WHAT IS EXPECTED
So that the copy stays text only, transcribe the data below exactly and exclude the images.

DATA PROVIDED
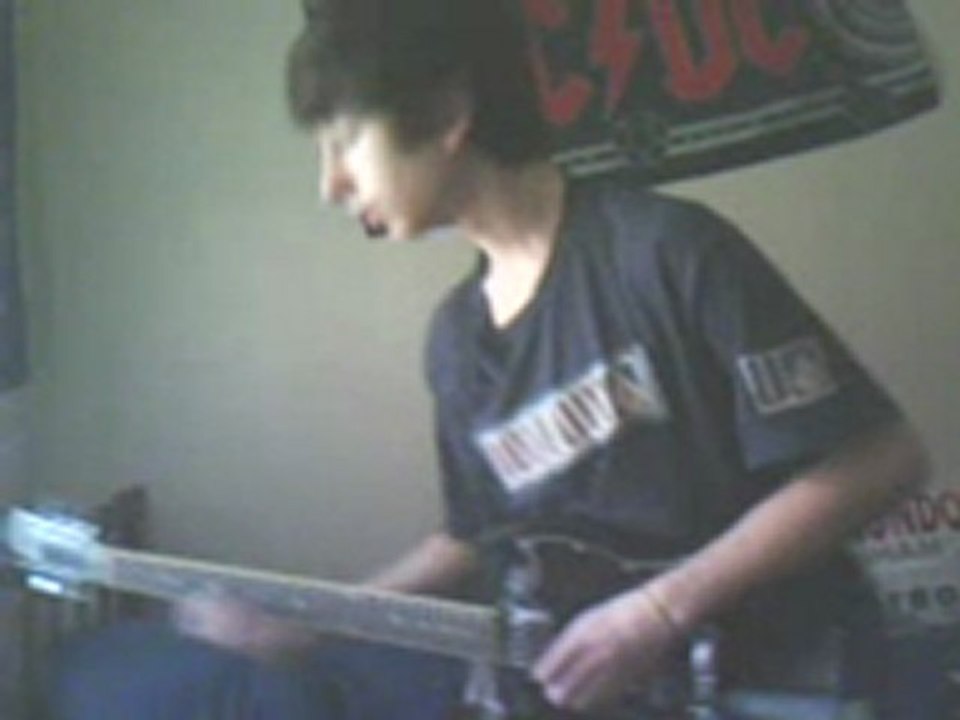 AC/DC - Thunderstruck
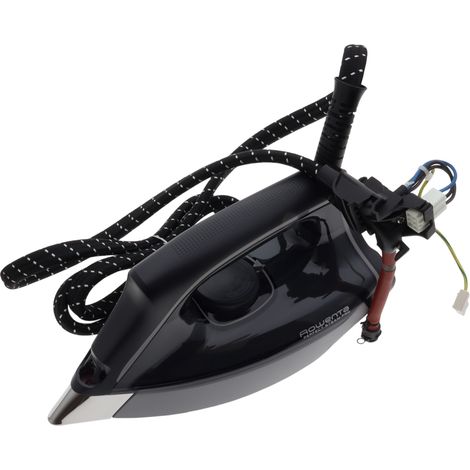 Rowenta manico impugnatura tubo ferro stiro Perfect Steam Pro DG8622 DG8626 (1/3)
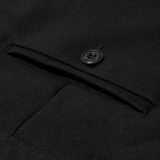  Quần Tây Basic Old Sailor - QTDE11069 - Big Size upto 40 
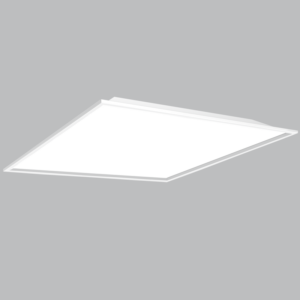 Brightstar DL515 White 40W LED Panel Light for 600mm x 600mm Dropped Ceilings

RESPONSE AREA
 AC/DC - Thunderstruck
 Rowenta manico impugnatura tubo ferro stiro Perfect Steam Pro DG8622 DG8626 (1/3)
  Quần Tây Basic Old Sailor - QTDE11069 - Big Size upto 40 
 Brightstar DL515 White 40W LED Panel Light for 600mm x 600mm Dropped Ceilings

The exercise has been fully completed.